Вот этого еще не хватало для полного счастья. Похоже, крупнокалиберной очередью из стены вместе с кусками кирпича вышибло нам на головы так
называемую горячую частицу — точечный очаг мощного радиоактивного загрязнения. Прикоснувшись к ней, можно получить очень сильный ожог, в то время
как всего в полуметре от нее имеет место лишь слегка повышенный радиационный фон. Поэтому в Зоне брать что-либо в руки, тем более поднимать с земли,
не проверив предварительно дозиметром, особенно сразу после выброса, очень опасно.
Горячие частицы остались в Зоне еще с самого первого взрыва 1986 года — тогда огромное количество ядерного топлива, выброшенное из пылающего
реактора, в виде пепла обрушилось на окрестности. Те горячие частицы, что выпали широким фронтом, ликвидаторы дезактивировали или захоронили еще до
конца XX века. Однако собрать абсолютно все мельчайшие высокорадиоактивные крупинки, разлетевшиеся на десятки километров, застрявшие в кровлях
домов, осевшие на мачтах линий электропередачи и утонувшие в озерцах, оказалось абсолютно невозможно — в первую очередь из-за чрезвычайно малой
вероятности обнаружить эти точечные источники на расстоянии. Поскольку период их полураспада исчисляется десятками лет, нарваться на такую дрянь
запросто можно до сих пор. Выбросы не порождают новые горячие частицы — они просто бессистемно перемещают и перемешивают то, чего в пределах
Периметра и так в избытке.
Повезло. Повезло, говорю. Вот вечно мне везет. Все говорят, что мне вечно везет. Им бы такое везение, придуркам. Нет, на самом деле ухватить
несколько лишних бэр радиации за пару минут до смерти не так уж и страшно, отразиться на моем здоровье это уже все равно не успеет. Но если я
планирую выбраться из пиковой ситуации живым, горячая частица в непосредственной близости от меня становится довольно серьезной дополнительной
проблемой. Пять минут такого интенсивного облучения — и я гарантированно останусь без наследников. Если же тормознутый пилот будет размышлять дольше
да еще, чего доброго, решит взять нас с Паленым в плен, а для этого продержит под дулами пулеметов до прибытия штурмовой группы военсталов с
Агропрома, лучевая болезнь последней стадии мне обеспечена. Вместо того чтобы мгновенно умереть сейчас от пули, я еще пару лет буду в страшных
мучениях пачкать простыни в тюремном радиационном хосписе Славутича.

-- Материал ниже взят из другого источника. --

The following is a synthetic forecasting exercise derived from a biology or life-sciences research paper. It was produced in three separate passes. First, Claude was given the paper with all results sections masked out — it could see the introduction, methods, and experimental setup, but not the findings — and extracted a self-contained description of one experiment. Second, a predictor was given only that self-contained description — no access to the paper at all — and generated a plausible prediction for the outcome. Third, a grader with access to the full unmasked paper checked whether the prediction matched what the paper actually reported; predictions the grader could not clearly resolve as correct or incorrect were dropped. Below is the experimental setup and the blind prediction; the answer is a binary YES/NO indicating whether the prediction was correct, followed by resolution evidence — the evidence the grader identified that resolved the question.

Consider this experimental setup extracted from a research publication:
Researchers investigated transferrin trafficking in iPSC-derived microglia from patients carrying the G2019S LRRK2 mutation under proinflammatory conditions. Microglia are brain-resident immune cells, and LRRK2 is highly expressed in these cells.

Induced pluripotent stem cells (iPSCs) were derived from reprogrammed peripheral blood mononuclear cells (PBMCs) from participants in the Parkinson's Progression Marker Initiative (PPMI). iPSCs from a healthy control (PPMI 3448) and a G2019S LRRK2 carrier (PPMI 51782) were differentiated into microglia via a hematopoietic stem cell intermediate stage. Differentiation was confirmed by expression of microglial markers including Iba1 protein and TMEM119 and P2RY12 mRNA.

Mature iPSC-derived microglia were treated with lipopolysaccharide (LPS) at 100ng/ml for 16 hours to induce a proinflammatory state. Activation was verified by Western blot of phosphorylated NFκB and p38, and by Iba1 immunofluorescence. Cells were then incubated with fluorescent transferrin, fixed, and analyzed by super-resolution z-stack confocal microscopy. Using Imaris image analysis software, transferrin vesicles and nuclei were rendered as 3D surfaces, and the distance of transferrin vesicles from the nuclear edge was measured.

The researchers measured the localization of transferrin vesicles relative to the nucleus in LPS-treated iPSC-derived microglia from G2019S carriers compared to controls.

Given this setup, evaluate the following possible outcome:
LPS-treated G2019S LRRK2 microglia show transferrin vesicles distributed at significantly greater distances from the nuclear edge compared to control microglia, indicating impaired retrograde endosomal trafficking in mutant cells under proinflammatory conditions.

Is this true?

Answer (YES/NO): NO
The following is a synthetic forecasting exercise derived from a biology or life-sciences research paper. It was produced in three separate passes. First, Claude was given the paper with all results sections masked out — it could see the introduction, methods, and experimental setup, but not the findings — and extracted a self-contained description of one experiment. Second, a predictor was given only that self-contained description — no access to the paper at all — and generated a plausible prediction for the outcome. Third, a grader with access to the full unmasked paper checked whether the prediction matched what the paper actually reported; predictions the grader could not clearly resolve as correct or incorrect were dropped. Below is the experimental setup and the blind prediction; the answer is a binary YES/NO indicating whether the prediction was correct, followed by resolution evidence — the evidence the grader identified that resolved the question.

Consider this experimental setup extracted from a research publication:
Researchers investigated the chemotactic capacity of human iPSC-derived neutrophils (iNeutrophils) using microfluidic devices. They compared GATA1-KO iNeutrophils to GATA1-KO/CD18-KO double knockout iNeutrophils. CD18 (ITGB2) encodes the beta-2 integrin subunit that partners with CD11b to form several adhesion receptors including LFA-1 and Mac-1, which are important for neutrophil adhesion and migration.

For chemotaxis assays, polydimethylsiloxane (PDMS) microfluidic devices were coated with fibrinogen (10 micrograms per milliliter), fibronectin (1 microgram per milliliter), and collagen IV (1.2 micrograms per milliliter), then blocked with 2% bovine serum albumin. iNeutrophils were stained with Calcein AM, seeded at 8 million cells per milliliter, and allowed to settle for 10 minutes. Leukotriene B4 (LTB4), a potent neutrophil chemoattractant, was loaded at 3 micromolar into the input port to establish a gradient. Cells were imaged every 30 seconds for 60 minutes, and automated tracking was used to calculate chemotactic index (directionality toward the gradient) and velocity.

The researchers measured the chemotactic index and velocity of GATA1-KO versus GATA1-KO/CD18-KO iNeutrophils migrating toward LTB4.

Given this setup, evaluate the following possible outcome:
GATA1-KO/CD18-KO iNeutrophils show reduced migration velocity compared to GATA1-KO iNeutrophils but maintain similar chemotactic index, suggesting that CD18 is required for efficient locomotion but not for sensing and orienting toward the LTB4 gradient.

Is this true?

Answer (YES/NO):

«Не жмись с ракетой, — между тем посоветовал моему пилоту какой-то щедрый урод, наверняка развалившийся сейчас в удобном кресле в диспетчерской
безопасного Чернобыля-4, в тепле и сытости, целый и невредимый; под левой рукой — кофе с коньяком, на правом колене — симпатичная полуобнаженная
девица, которую урод по-хозяйски обнимает за талию. Не знаю, откуда я взял девицу, но картинка диспетчерской встала у меня перед глазами довольно
явственно, и девица там присутствовала. Нет, а чего вы хотите от раненого сталкера под обстрелом? Гиперреализма? — Вечером натовцы обещали
перебросить новую гуманитарную партию боеприпасов. Кречет-три, как понял?»
Кречет-три все понял правильно. Ай, молодца, толковый боец, крошить твою булку.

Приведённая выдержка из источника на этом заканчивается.